Obesity has become a leading medical disorder, which is associated with life threatening conditions such as glucose intolerance, insulin resistance (IR) and type 2 diabetes (T2D). In the maintenance of glucose homeostasis, muscle is a critical organ and current health recommendations include regular physical activity as a cornerstone in the prevention and treatment of IR/T2D. The development of therapeutics that mimick the health promoting effects of exercise (so-called exercise mimetics) has been proposed as a novel strategy. However, this has been proven difficult, because we still do not completely understand how exercise improves glucose tolerance. In particular, angiogenesis – the growth of new blood vessels from existing ones – is an early adaptive event following exercise training, but the role of the muscle vasculature in the regulation of muscle metabolism and glucose tolerance has been largely overlooked. Moreover, since exercise-induced angiogenesis is one of the very few physiological conditions under which new (and functional) blood vessels form, studying the mechanisms underlying exercise-induced angiogenesis could be of major interest for the future development of regenerative therapies in which angiogenesis plays a crucial role.

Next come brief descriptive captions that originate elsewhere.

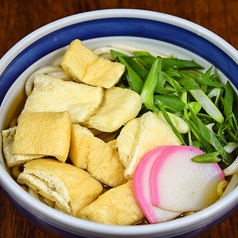 きつねうどん(中)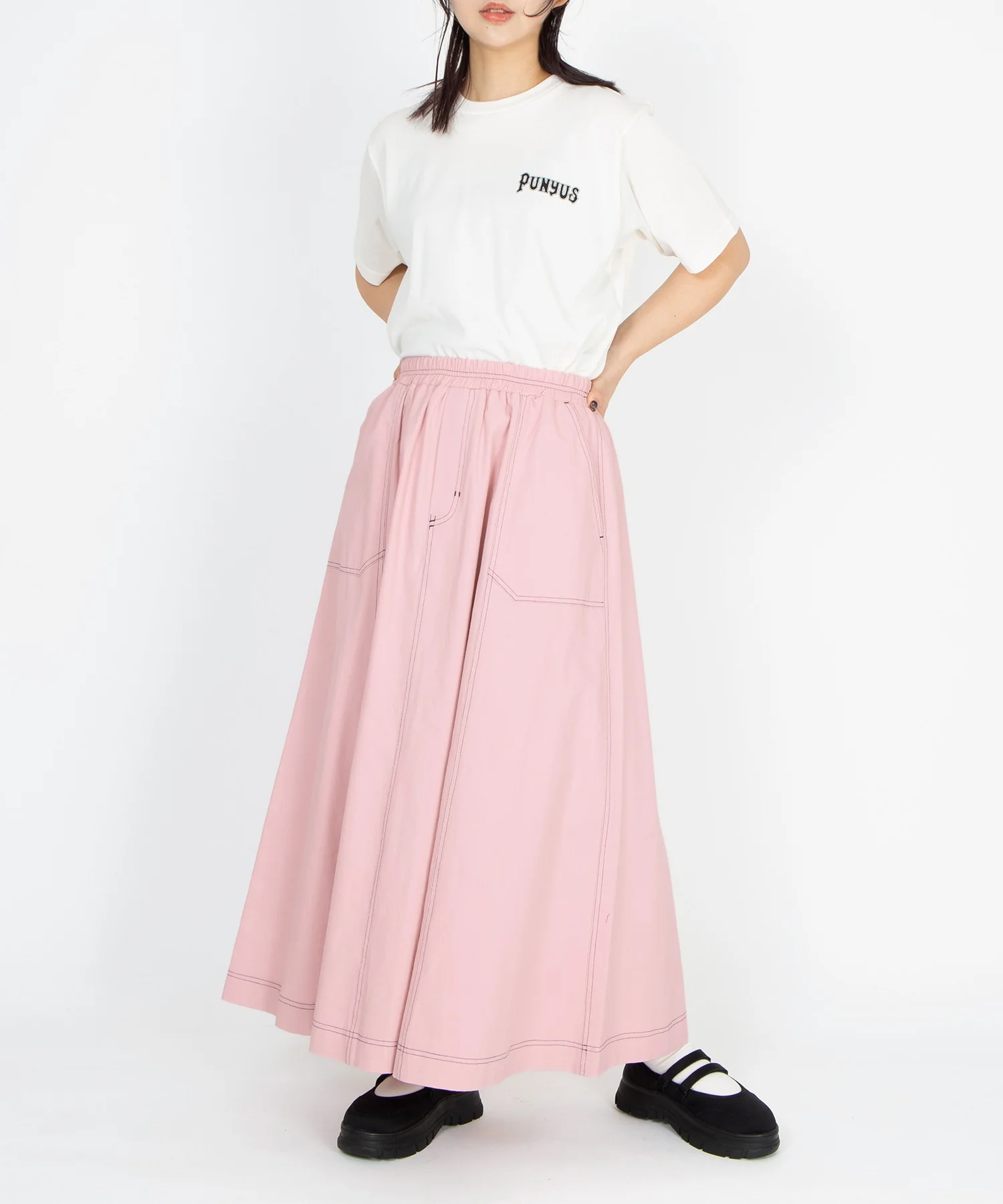 Classic　Girl　Tシャツ - Image 4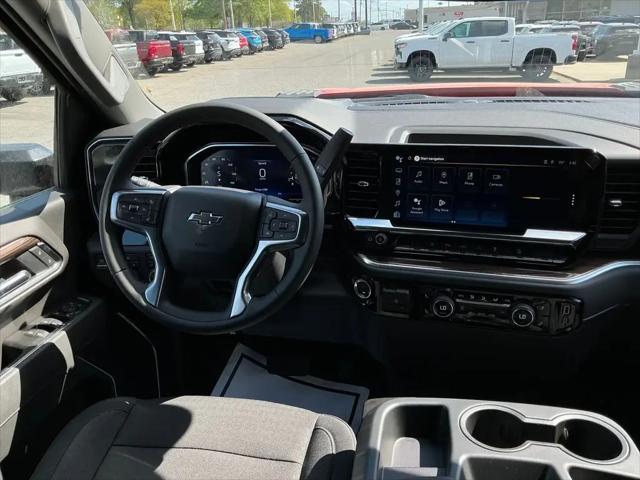 2026 Chevrolet Silverado 2500HD Crew Cab, Standard Bed, LT, 4WD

In this project, my lab investigated the metabolic crosstalk between the vasculature and the muscle to increase our understanding on how the endothelium interacts with the muscle and how endothelial cells contribute to muscle homeostasis.

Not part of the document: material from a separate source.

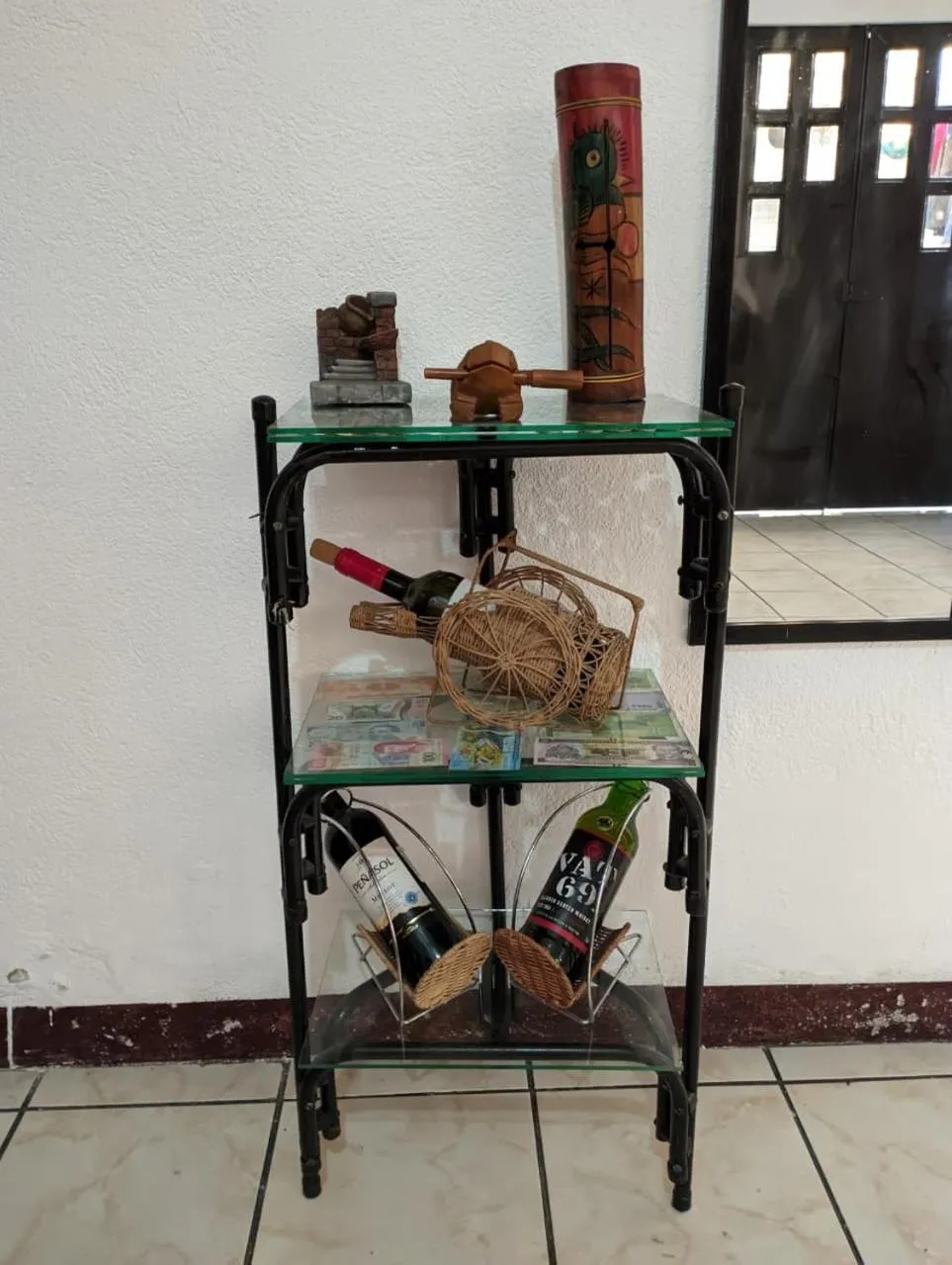 Lobby or reception in Hotel Bluehouse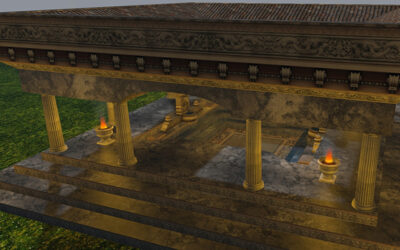 The Pavillion Caelius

First, we aimed at studying whether and how vessels need to reprogram their metabolism to promote angiogenesis following exercise training. We found that different muscle endothelial cell subpopulations exist. We could further show that the angiogenic response following exercise is executed by a specific EC population which is characterized by the expression of the ATF3/4 transcription factors. We found that these ATF3/4high endothelial cells are metabolically prepared for angiogenesis. In particular, ATF3/4high muscle endothelial cells control a set of genes involved in amino acid uptake and metabolism. As such, they are metabolically prepared to rapidly form new vessels under angiogenic conditions. ATF3/4- (or Atf4KD) ECs had lower amino acid uptake, and showed lower cellular amino acid levels, leading to a lower capacity for growth and vascular expansion. As a consequence, deleting atf4 in ECs impaired exercise-induced angiogenesis. We also explored whether this metabolic reprogramming is required for the muscle to allow training adaptations, but couldn't observe any impaired adaptations following short term training. In the future, we hope to harness ATF3/4high ECs to promote revascularization in regenerative settings.

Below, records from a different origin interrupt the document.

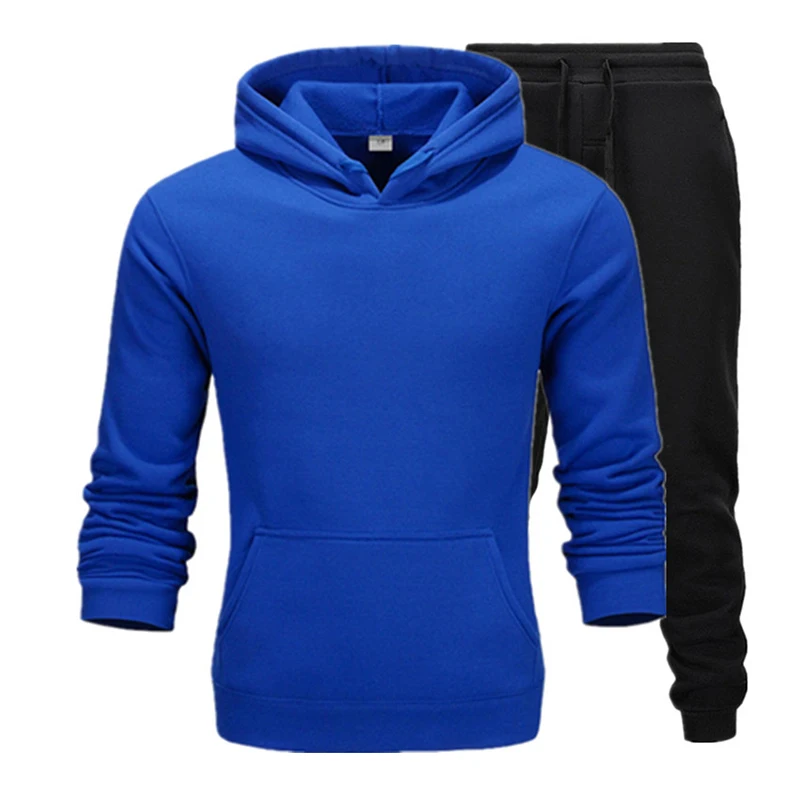 moletom + calças pulôver hoodie sportwear terno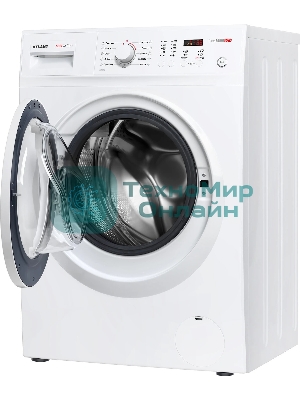 Стиральная машина Atlant СМА 70С105-00 белый, загрузка фронтальная 7 кг, 1000 об/мин., класс: А+++
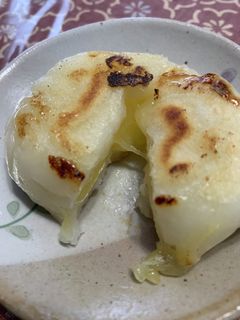 米粉でモチモチおやき!-レシピのメイン写真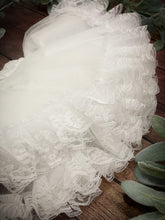 Load image into Gallery viewer, White Separate Petticoat by M. Joy RTS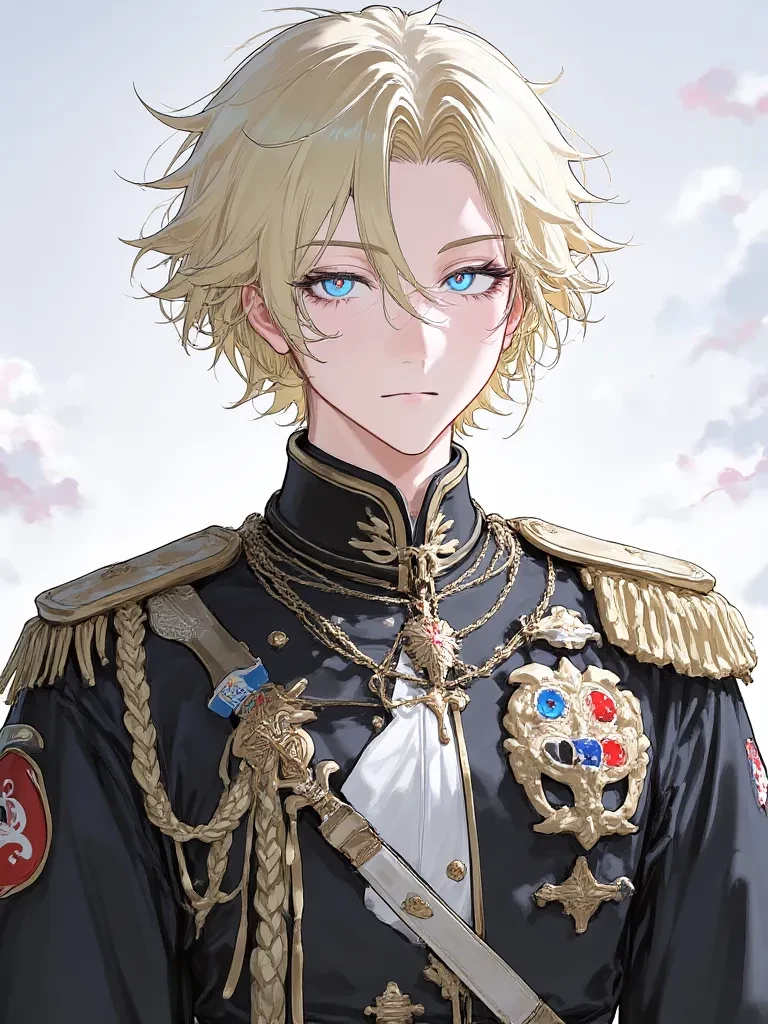 Pangeran Erick Asterion. thumbnail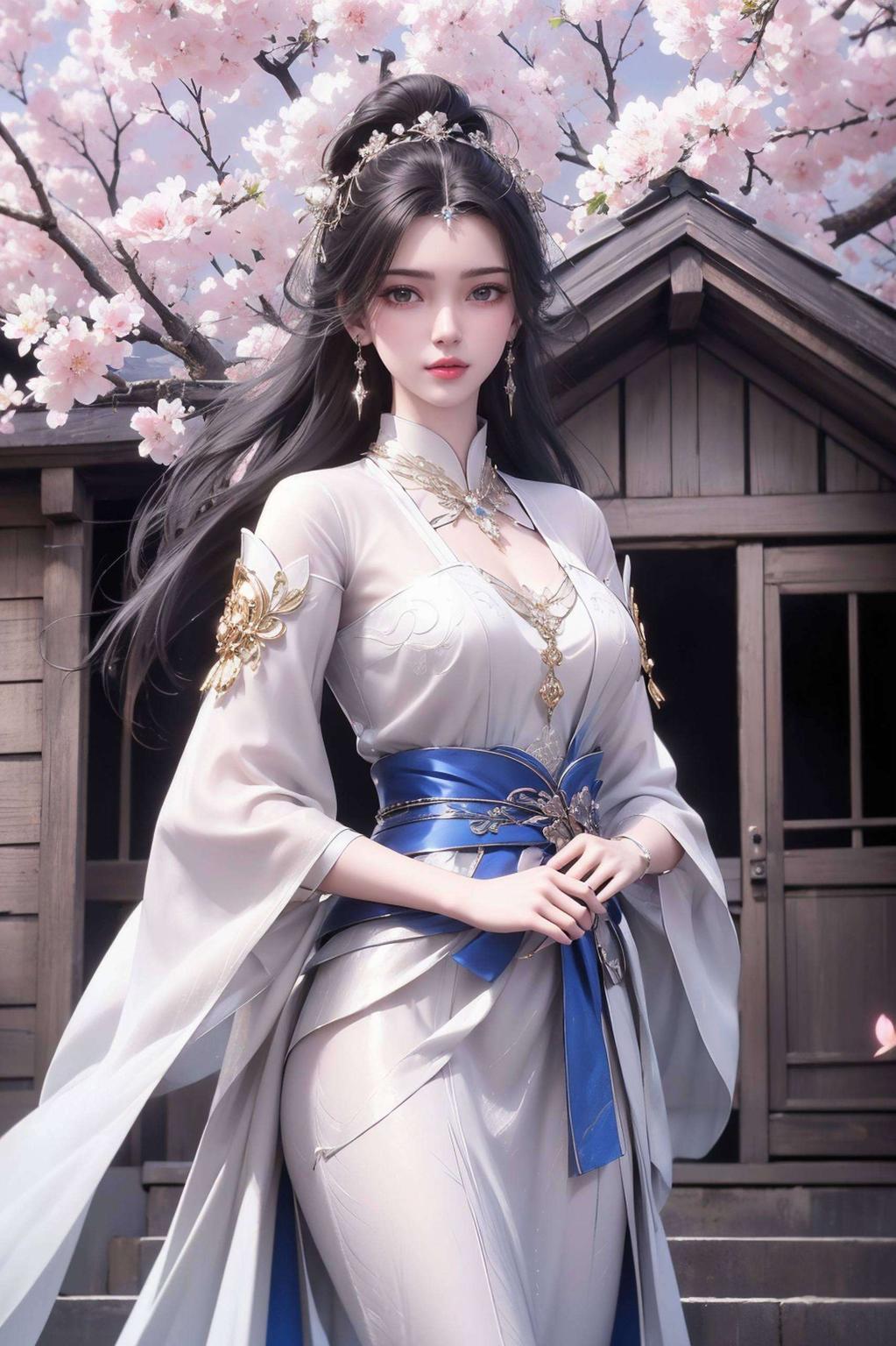 让你与国漫之美捕捉每一个细节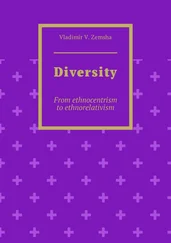 Vladimir Zemsha - Diversity. From ethnocentrism to ethnorelativism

We also hypothesized that endothelial cells and the muscle intensely communicate to ensure optimal muscle function and to orchestrate muscle adaptations and muscle homeostasis. We found that highly glycolytic angiogenic ECs are a main source of lactate in the muscle, particularly during muscle ischemia, and lowering angiocrine lactate production through EC-specific loss of Pfkfb3 (a main glycolytic regulator in ECs) reduced muscle revascularization and regeneration. Mechanistically, we found that EC-derived lactate drives macrophage, the main immune cell in the muscle, to acquire a pro-regenerative phenotype. This phenotype was initiated by the uptake of lactate into the macrophage (via mechanisms that we are currently investigating). Moreover, lactate shuttling by ECs enabled macrophages to promote muscle regeneration and to further stimulate angiogenesis by secreting VEGF, the main angiogenic growth factor. Thus, through the release of lactate, endothelial cells shape a pro-regenerative and pro-angiogenic environment and a such control muscle regeneration. Ultimately, we aim to investigate whether this communication is affected during the development of T2D and if so, whether this interaction can be exploited to prevent IR/T2D.